References.—XXVIII:29.—S. Baring-Gould, Village Preaching for a Year, vol. ii. p132.
Exodus 28:30
"May I ask you," said John Bright to the citizens of Birmingham in1858 , "to believe, as I do most devoutly believe, that the moral law was not written for men alone in their individual character, but that it was written as well for nations, and for nations great as this of which we are citizens. If nations reject and deride that moral law, there is a penalty which will inevitably follow. It may not come at once; it may not come in our lifetime; but, rely upon it, the great Italian is not a poet only, but a prophet, when he says:—
The sword of Heaven is not in haste to smite,
Nor yet doth linger.
We have experience, we have beacons, we have landmarks enough.... We are not left without a guide. It is true we have not, as an ancient people had, Urim and Thummim—those oraculous gems on Aaron's breast—from which to take counsel, but we have the unchangeable and eternal principles of the moral law to guide us, and only so far as we walk by that guidance can we be permanently a great nation, or our people a happy people."
References.—XXVIII:36.—A. Maclaren, Expositions of Holy Scripture— Exodus 28:38
Science tells us that bacteria lurk in the white snow and sparkling dew; and the purest saints are conscious of secret frailty marring holiest things and hours. Infection, alloy, degeneration, play their part in the spiritual as well as the natural sphere.
I. In private devotional hours it is not difficult to shut the door of our chamber, but it is far from easy to close the door of the mind upon base and secular images and feelings. Our prayers are hindered by insincerity, uncharitableness, impatience, and unbelief; we regard iniquity in our heart, and therefore many petitions we offer can never be put into the golden censer.

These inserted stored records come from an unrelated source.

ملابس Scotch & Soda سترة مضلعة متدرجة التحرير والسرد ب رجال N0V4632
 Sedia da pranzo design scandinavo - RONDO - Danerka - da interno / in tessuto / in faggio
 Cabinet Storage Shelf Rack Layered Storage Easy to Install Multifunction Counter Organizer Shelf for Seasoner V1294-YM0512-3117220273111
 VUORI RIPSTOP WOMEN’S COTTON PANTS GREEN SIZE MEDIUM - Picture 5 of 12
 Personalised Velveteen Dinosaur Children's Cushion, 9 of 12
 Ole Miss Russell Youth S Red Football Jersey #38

II. Outside sanctuaries, Sabbaths, and Scriptures are institutions, days, and relations whose sacredness we must not forget The loves of the home, kinship, friendship, citizenship, the treasures of literature, the gifts of beauty, the stewardship of wealth, the flowers and lutes of pleasure—these are holy also. But if these things are great and noble, Divine symbols and instruments of infinite suggestion and purport, how often are we forgetful and perverse, awakening in our better moments to reproach ourselves with the sin of sacrilege!
III. We must not think lightly of these sins because they seem in their refinement to stand apart from and beyond ordinary morality. They are not ecclesiastical but real sins, and with all their apparent subtilization they injuriously affect the whole sphere of character and action equally with coarser faults. In coming, the addition to gold of one five-hundredth part by weight of bismuth produces an alloy which crumbles under the die and refuses to take an impression; the very scent of an incongruous element sometimes debases and destroys the whole vast mass into which it enters. And if in physics the influence of minute admixtures is so immense, we may be sure that the iniquity of our holy things is not less pervasive and disastrous, affecting all that we are and do, and vitiating what otherwise would be the pure gold of life and action.
—W. L. Watkinson, Themes for Hours of Meditation, p66.
References.—XXIX:1.—Spurgeon, Sermons, vol. xx. No1203. XXIX:26-28.—J. Pulsford, Our Deathless Hope, p241. XXIX:33.—Spurgeon, Sermons, vol. xliii. No2528. XXIX:43.—A. Rowland, Christian World Pulpit, vol. xliv1893 , p74.